Immersion américaine à la Villa Albertine pour les lauréats arabes du prix Recanati-Kaplan

  • Une résidence de 2 mois dans une ville américaine sera proposée au lauréat qui se verra également offrir une bourse de 15 000 dollars
  • Présente dans 10 villes aux États-Unis, la Villa Albertine renouvelle le concept de résidence d'artistes : ce n’est plus aux résidents de s’adapter à la Villa, c’est désormais à la Villa de s’adapter aux résidents

PARIS: La Fondation Recanati-Kaplan et la Villa Albertine, en partenariat avec l’Institut du monde arabe, lancent un nouveau prix pour soutenir les échanges artistiques et intellectuels entre les Etats-Unis, la France et le monde arabe. Le Prix Recanati-Kaplan récompensera un créateur, un professionnel de la culture ou un chercheur du monde arabe pour la qualité de son parcours et d’un projet de résidence aux Etats-Unis. Ce projet devra nécessairement être en prise avec un grand enjeu contemporain qui traverse les sociétés américaine et arabe.

Une résidence de 2 mois dans une ville américaine sera proposée au lauréat qui se verra également offrir une bourse de 15 000 dollars. 

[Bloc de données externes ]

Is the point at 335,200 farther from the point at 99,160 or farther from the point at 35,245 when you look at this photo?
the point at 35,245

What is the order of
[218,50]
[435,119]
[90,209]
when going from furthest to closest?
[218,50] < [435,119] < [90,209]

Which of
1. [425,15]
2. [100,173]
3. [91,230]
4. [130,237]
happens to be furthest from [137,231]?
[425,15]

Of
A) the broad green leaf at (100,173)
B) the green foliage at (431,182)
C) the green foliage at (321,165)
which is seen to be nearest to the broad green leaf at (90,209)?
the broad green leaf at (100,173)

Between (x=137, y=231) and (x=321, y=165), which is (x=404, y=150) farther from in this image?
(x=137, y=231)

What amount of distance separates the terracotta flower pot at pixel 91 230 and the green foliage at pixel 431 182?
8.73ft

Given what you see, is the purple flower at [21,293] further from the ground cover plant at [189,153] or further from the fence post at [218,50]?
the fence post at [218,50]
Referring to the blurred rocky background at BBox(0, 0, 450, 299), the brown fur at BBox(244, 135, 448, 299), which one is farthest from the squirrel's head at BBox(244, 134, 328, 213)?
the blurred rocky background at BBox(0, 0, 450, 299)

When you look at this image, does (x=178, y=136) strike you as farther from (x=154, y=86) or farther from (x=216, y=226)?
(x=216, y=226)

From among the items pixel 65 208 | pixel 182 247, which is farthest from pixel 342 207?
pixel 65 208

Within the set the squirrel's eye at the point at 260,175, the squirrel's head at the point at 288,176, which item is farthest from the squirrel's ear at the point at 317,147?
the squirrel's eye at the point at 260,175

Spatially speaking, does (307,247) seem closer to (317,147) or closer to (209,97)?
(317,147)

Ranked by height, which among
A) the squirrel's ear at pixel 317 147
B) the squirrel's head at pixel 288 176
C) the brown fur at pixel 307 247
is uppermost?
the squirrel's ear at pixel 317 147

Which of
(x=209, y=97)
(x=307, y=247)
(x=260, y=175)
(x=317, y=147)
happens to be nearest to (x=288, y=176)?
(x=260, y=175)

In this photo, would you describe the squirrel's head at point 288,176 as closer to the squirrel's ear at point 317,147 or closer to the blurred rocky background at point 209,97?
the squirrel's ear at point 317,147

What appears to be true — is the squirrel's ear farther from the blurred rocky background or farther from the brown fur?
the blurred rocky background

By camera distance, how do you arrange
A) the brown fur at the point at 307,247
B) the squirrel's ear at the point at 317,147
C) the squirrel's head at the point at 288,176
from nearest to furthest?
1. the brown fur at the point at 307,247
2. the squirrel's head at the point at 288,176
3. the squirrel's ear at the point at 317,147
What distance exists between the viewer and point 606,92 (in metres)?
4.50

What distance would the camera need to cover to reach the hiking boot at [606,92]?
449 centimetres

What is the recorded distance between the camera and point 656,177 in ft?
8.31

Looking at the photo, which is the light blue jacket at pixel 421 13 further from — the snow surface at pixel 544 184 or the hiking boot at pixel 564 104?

L’appel est ouvert jusqu’au 30 novembre 2022, à 23h59 heure française.  

La Villa Albertine

Présente dans 10 villes aux États-Unis, la Villa Albertine renouvelle le concept de résidence d'artistes : ce n’est plus aux résidents de s’adapter à la Villa, c’est désormais à la Villa de s’adapter aux résidents.

Les résidents choisissent la ou les destinations de leur séjour en fonction de leurs pratiques individuelles. Pour épouser l’immensité et la variété du territoire américain, la Villa Albertine les invite non pas dans un lieu unique, dans une seule ville, mais dans une diversité de lieux. Les résidents ont surtout vocation à en sortir le plus possible pour aller à la rencontre des acteurs, cultures et communautés d'un territoire.

Renouveler l'imaginaire de la conquête spatiale au Texas, capturer la couleur de l’eau du Mississippi, rencontrer la nouvelle génération de la contre-culture new yorkaise, etc. les résidents de la Villa Albertine sont invités à une immersion sur le terrain américain et à des temps d'échanges autour des grands enjeux contemporains à même de nourrir leur travail.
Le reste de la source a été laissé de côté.